• Required actions:
1. Revise the Phabricator task on SystemdUnitFailed alert aggregation, starting with "This is what" and going on through "them this way?", with "pki1001" replaced by "pki2002".
2. In the Phabricator task on SystemdUnitFailed alert aggregation, how many of the 22 alerts are on pki1001?
3. Carry on the Phabricator task on SystemdUnitFailed alert aggregation past its final sentence.

• Text shown:
········

Page MenuHomePhabricator

SystemdUnitFailed alert aggregation issues
Open, Needs TriagePublic

Description

I think that the current rules for aggregating the SystemdUnitFailed alerts are hiding a lot of information. For example the I/F team recently had on IRC this alert:

Wed 09:48:02   jinxer-wm| (SystemdUnitFailed) firing: (44) netbox_report_accounting_run.service on netbox1002:9100 - https://wikitech.wikimedia.org/wiki/Monitoring/check_systemd_state - https://grafana.wikimedia.org/d/g-AaZRFWk/systemd-status - https://alerts.wikimedia.org/?q=alertname%3DSystemdUnitFailed

This is what hiding behind this alert:

  • The alerts are only 22, but reported 44 because of T353457
  • 21 of the 22 alerts are on pki1001, 1 alert on netbox1002, but that's the host reported
  • all alerts are for different unit names

Some concern about the current behaviour:

  • It doesn't say what is aggregating, which part of the alert are common and which not
  • Having it reporting one random combination of host-unit_name doesn't gives the user any useful information, they could indicate all different problems, what do they have in common? What's the rationale for aggregating them this way?

········

• Information shown:
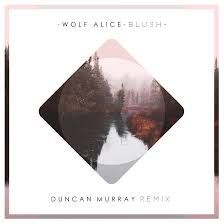 Blush - 2013 • Single/EP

········

• Response list:
1.
This is what hiding behind this alert:

  • The alerts are only 22, but reported 44 because of T353457
  • 21 of the 22 alerts are on pki2002, 1 alert on netbox1002, but that's the host reported
  • all alerts are for different unit names

Some concern about the current behaviour:

  • It doesn't say what is aggregating, which part of the alert are common and which not
  • Having it reporting one random combination of host-unit_name doesn't gives the user any useful information, they could indicate all different problems, what do they have in common? What's the rationale for aggregating them this way?

2. 21 of the 22 alerts are on pki1001.

3.
  • I could see some usefulness if we were aggregating the same unit name across multiple hosts (but clarifying in the message that, so that the unit is what's failing and on how many hosts and then adding 1 hostname as example)
  • I'm not sure if there could be any value in the aggregation of multiple failing units on the same host, while from one side if could just indicate multiple failures on the host it might also just aggregate different problems.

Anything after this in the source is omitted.